After 20 years, Gibbs' fire still burns
It's hard to think of him primarily as a football coach any more.
Joe Gibbs may have three Super Bowl rings, but he's also won a trio of NASCAR Cup titles. And now the team he literally built from the ground up is celebrating its 20th anniversary in NASCAR.
It's a stretch that started with Jimmy Makar as a crew chief and a bare-bones staff who didn't even have a building to call home. It's one that continues into 2011 with a pair of championship favorites in-house and titles in 2000 (Bobby Labonte), 2002 (Tony Stewart) and 2005 (Stewart).
He's made 1,298 Cup starts, earning 88 victories. He has 598 top-10 finishes, 366 of them top fives.
As the team prepares to move forward, it took some time Thursday to celebrate its past. Gibbs offered charming and often hilarious anecdotes of both his tenure as a team owner and the men who he's worked with in that role.
At the time, known for his role with the Washington Redskins, Gibbs decided to move into NASCAR and was ready for his debut at Daytona International Speedway in 1992.
At the track, he soon discovered just how little he knew.
“I'll tell you what a novice I was,” he said Thursday at Joe Gibbs Racing. “I got down there and I was talking to Jimmy Makar and it was the qualifying race and Jimmy was sweating walking back and forth and I was kind of going, why is he so upset? … He goes, 'If we don’t make this thing, we're not racing.' I went, ‘What?' I had no clue. Really what happened to that, we tear up our car, which was a pretty good car, we go to the backup, Dale Jarrett, we start that race and all the sudden we go from the back to the front.
“My wife is up there, it's our very first race. And Pat, Pat's pretty tight with a buck. So, she has some money in that race car and she's watching that thing … We're all going, 'This is a piece of cake. We're going to win every race.' About halfway through that thing, they went three abreast on the backstretch. They tore our car, Dale got hit about five times.”
Gibbs was dealing with his onslaught of emotions when he headed over with Norm Miller, who represented sponsor Interstate Batteries, to look over the car.
“We get back there and everybody's got wreckers and everything in the back and, of course, I'm totally depressed,” Gibbs said. “I get back there with Norm. Norm's looking around, they got TV cameras all over the place, our car is tore all up, Dale's getting out of the car, he's wobbling. And Norm's taking the whole thing. He's looking around, and he goes, 'Hey, this isn't so bad. Listen, if we're not running good, the best thing to do is wreck. We're getting a lot of attention here.'”
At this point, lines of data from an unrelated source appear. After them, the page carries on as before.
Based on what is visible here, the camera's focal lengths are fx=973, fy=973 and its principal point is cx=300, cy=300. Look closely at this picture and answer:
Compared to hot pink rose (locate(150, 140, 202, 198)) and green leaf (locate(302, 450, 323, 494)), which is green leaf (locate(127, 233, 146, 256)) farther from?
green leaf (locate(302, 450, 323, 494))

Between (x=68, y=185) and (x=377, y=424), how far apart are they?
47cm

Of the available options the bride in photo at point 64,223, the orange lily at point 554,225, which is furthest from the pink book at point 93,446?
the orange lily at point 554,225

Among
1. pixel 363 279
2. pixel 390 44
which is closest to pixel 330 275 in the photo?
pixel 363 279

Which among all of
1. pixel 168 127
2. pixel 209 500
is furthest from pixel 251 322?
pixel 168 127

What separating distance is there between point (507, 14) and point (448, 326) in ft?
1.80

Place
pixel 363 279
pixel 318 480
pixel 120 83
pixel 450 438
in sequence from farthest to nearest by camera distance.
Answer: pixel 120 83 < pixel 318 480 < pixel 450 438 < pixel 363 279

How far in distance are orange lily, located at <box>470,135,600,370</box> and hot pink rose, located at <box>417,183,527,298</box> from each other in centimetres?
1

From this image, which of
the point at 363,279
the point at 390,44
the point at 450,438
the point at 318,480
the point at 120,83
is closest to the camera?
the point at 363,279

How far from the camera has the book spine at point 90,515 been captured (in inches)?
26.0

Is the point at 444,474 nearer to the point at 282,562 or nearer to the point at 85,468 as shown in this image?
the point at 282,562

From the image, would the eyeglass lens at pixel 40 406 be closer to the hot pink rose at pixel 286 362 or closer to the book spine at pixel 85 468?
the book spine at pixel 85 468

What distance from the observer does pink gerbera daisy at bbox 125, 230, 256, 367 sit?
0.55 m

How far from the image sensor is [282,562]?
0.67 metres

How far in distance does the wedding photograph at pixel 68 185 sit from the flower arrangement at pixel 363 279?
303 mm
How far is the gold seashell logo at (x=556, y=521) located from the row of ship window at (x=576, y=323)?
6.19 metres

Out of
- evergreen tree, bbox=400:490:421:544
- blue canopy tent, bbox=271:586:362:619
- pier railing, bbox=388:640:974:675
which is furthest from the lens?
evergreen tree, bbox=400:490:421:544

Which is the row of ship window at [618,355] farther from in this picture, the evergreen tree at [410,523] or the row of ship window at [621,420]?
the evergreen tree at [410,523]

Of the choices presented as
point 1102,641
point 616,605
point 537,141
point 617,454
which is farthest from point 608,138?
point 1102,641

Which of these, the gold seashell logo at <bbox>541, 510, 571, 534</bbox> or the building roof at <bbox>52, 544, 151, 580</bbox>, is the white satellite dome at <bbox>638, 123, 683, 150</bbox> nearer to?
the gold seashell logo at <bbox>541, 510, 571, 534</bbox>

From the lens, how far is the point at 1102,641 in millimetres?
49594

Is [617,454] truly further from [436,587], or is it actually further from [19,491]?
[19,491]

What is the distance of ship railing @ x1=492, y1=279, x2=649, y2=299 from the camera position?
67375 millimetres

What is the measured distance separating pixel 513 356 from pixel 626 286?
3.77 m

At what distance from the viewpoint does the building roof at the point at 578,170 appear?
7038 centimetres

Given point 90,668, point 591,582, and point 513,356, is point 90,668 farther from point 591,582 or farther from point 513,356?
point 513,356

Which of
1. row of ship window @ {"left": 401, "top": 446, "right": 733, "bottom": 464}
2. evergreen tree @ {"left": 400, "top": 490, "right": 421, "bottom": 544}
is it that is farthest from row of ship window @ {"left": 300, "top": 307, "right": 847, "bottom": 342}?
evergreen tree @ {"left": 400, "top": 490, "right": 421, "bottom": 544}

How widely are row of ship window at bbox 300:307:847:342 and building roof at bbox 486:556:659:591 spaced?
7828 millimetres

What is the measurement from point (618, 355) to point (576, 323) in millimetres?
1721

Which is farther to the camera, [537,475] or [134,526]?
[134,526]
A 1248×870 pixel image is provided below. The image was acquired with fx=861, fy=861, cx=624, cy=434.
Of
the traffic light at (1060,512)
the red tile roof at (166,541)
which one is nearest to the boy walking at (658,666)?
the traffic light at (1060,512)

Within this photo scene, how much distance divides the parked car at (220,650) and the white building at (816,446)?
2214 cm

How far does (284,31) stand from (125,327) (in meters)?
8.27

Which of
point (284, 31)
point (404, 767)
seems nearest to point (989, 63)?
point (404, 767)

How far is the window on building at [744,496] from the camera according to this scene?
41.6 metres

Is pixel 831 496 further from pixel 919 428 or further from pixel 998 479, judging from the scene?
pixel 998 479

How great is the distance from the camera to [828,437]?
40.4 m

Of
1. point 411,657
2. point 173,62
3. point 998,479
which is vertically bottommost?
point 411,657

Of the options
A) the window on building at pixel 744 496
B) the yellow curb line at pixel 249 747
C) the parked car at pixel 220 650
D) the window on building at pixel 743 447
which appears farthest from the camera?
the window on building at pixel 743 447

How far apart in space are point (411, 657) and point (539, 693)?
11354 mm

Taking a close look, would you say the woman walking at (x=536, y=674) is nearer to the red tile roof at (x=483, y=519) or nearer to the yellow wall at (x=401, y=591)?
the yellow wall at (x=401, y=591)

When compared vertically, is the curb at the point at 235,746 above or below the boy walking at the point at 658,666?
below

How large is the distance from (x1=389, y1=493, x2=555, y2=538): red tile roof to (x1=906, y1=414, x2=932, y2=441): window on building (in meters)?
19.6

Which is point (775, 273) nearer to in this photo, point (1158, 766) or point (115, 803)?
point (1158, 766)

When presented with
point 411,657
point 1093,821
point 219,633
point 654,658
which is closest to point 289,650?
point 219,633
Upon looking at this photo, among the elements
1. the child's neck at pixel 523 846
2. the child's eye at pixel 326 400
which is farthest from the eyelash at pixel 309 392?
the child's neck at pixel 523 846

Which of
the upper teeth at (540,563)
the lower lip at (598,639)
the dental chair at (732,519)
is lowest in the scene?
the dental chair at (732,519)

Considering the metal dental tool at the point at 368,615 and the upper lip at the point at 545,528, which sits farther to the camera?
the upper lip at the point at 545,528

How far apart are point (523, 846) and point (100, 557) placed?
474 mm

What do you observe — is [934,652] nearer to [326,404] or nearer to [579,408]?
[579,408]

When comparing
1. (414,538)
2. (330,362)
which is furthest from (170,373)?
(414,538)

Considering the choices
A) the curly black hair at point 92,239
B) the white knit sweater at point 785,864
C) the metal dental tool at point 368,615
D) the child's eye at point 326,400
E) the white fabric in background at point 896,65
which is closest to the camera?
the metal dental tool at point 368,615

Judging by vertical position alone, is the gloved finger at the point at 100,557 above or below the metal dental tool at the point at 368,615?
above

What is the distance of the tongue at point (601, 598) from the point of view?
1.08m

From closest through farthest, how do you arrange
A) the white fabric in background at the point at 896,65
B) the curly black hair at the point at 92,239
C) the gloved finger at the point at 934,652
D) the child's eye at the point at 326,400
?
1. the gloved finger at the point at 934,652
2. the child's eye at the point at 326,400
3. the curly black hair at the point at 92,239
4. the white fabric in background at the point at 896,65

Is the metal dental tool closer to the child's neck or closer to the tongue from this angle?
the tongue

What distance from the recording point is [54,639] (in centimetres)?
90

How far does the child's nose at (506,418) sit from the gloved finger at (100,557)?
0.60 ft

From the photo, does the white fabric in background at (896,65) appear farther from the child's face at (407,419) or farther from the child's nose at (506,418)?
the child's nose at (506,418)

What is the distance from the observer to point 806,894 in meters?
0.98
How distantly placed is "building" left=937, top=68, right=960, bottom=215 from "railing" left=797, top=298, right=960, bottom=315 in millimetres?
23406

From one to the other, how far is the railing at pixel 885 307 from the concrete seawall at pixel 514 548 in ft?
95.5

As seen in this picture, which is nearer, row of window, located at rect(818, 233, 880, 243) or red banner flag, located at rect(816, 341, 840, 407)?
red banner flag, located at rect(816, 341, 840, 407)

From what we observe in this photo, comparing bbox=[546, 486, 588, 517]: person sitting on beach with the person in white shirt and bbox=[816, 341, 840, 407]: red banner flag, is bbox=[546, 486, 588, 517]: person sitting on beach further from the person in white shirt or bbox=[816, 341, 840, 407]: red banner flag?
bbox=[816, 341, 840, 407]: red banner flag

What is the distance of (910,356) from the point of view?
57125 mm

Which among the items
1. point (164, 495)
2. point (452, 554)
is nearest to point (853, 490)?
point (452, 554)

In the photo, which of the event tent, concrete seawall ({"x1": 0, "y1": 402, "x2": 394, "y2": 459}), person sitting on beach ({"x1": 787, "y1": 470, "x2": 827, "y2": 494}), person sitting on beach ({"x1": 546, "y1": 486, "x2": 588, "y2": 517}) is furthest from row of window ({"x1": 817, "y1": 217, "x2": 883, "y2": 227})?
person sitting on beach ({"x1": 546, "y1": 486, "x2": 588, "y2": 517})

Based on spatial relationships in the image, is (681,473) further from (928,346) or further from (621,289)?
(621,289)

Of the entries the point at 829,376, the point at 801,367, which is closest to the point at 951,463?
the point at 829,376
He went on to sign some of the most talented, and sometimes volatile, drivers in the business.
Asked about whether it was his football players or NASCAR drivers who were toughest to manage, Gibbs laughed.
"Are you kidding? That's easy isn't it,” he said. “Both of them are up here.”
After all, Gibbs has endured some tense moments with both Stewart and Kyle Busch for their on and off-track comments and antics. Yet, he knows talent when he sees it and has always been able to inspire his athletes to give their all, no matter what is going on around them.
Thursday, as he and some of those drivers recounted tales of his NASCAR tenure, it was easy to see the respect Gibbs both carries for those around him and that he has earned from those who work for and with him.
These days, he's one of the premier owners in the sport. He has an uncanny ability to match drivers with the crew chiefs who can bring out their best, to mix and match personalities together in a way that makes a career step up a notch.
Now, he and his team are hoping to go yet another step — to the 2011 championship.
To many, Hamlin is the man to watch when it comes to challenging Jimmie Johnson in his quest for a sixth consecutive title. But it would be dangerous to overlook Busch. He's fierce and fiery on the track, the kind of driver both capable of ripping off a series of victories while maturing into someone capable of recognizing when a top-10 day has to be enough.
What have they learned in the offseason that will help them gain that little bit of needed ground to go from last season's runner-up to this year's winner?
“I think as a race team we're wiser,” Makar, now senior vice president of racing operations, said. “… Old saying: you've got to lose one to win one as far as the championship goes. I think we're going to be much more wise when it comes to how to approach the championship and complete it and win it for sure. This winter we spent a lot of time, and we all do, we really had to focus on the fact that we couldn't sit on what we were in any category. We had to look at things to improve and work really hard on improving everything and not rest on where we were last year.
“Felt like we were in a great place with our cars and competitiveness last year at the end of the season and through the Chase. We had fast cars, they led laps and did most of the things that we needed to, but everybody else went to work this winter, too, so we really focused on coming out of the box with the cars a little better than we had last year. I think that's the biggest thing that we did.”